◆ **Assigned task**:
Return every record exactly as it appears. Leave nothing out.

[Stored items]
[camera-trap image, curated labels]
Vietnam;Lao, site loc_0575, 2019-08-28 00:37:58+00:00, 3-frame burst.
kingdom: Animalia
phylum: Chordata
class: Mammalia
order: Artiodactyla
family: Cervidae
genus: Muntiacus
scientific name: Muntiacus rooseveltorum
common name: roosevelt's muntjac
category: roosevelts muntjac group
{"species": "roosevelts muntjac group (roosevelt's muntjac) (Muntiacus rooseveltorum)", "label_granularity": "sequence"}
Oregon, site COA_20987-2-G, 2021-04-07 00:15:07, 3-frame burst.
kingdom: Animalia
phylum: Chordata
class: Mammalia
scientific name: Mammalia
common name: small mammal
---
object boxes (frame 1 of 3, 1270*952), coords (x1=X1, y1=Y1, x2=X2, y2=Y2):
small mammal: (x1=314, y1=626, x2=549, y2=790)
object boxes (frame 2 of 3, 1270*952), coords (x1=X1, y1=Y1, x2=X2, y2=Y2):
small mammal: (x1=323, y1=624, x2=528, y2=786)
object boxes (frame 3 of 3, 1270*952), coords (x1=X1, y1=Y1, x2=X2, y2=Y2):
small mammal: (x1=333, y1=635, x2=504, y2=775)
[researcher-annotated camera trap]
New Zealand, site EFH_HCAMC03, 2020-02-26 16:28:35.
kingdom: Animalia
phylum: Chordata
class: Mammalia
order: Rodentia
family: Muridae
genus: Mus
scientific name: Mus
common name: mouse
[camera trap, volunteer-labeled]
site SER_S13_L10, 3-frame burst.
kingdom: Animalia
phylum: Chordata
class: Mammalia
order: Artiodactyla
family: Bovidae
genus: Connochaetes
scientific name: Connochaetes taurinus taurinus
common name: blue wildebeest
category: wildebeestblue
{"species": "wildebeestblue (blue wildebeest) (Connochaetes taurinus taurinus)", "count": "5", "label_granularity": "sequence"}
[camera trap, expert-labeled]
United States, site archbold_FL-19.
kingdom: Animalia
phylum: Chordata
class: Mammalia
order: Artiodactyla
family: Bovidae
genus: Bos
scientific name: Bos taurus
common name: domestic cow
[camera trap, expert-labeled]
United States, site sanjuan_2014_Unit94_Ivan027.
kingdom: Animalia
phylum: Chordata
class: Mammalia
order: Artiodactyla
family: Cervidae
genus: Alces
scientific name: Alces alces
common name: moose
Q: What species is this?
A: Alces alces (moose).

◆ **Solved problem**:
[camera-trap image, curated labels]
Vietnam;Lao, site loc_0575, 2019-08-28 00:37:58+00:00, 3-frame burst.
kingdom: Animalia
phylum: Chordata
class: Mammalia
order: Artiodactyla
family: Cervidae
genus: Muntiacus
scientific name: Muntiacus rooseveltorum
common name: roosevelt's muntjac
category: roosevelts muntjac group
{"species": "roosevelts muntjac group (roosevelt's muntjac) (Muntiacus rooseveltorum)", "label_granularity": "sequence"}
Oregon, site COA_20987-2-G, 2021-04-07 00:15:07, 3-frame burst.
kingdom: Animalia
phylum: Chordata
class: Mammalia
scientific name: Mammalia
common name: small mammal
---
object boxes (frame 1 of 3, 1270*952), coords (x1=X1, y1=Y1, x2=X2, y2=Y2):
small mammal: (x1=314, y1=626, x2=549, y2=790)
object boxes (frame 2 of 3, 1270*952), coords (x1=X1, y1=Y1, x2=X2, y2=Y2):
small mammal: (x1=323, y1=624, x2=528, y2=786)
object boxes (frame 3 of 3, 1270*952), coords (x1=X1, y1=Y1, x2=X2, y2=Y2):
small mammal: (x1=333, y1=635, x2=504, y2=775)
[researcher-annotated camera trap]
New Zealand, site EFH_HCAMC03, 2020-02-26 16:28:35.
kingdom: Animalia
phylum: Chordata
class: Mammalia
order: Rodentia
family: Muridae
genus: Mus
scientific name: Mus
common name: mouse
[camera trap, volunteer-labeled]
site SER_S13_L10, 3-frame burst.
kingdom: Animalia
phylum: Chordata
class: Mammalia
order: Artiodactyla
family: Bovidae
genus: Connochaetes
scientific name: Connochaetes taurinus taurinus
common name: blue wildebeest
category: wildebeestblue
{"species": "wildebeestblue (blue wildebeest) (Connochaetes taurinus taurinus)", "count": "5", "label_granularity": "sequence"}
[camera trap, expert-labeled]
United States, site archbold_FL-19.
kingdom: Animalia
phylum: Chordata
class: Mammalia
order: Artiodactyla
family: Bovidae
genus: Bos
scientific name: Bos taurus
common name: domestic cow
[camera trap, expert-labeled]
United States, site sanjuan_2014_Unit94_Ivan027.
kingdom: Animalia
phylum: Chordata
class: Mammalia
order: Artiodactyla
family: Cervidae
genus: Alces
scientific name: Alces alces
common name: moose
Q: What species is this?
A: Alces alces (moose).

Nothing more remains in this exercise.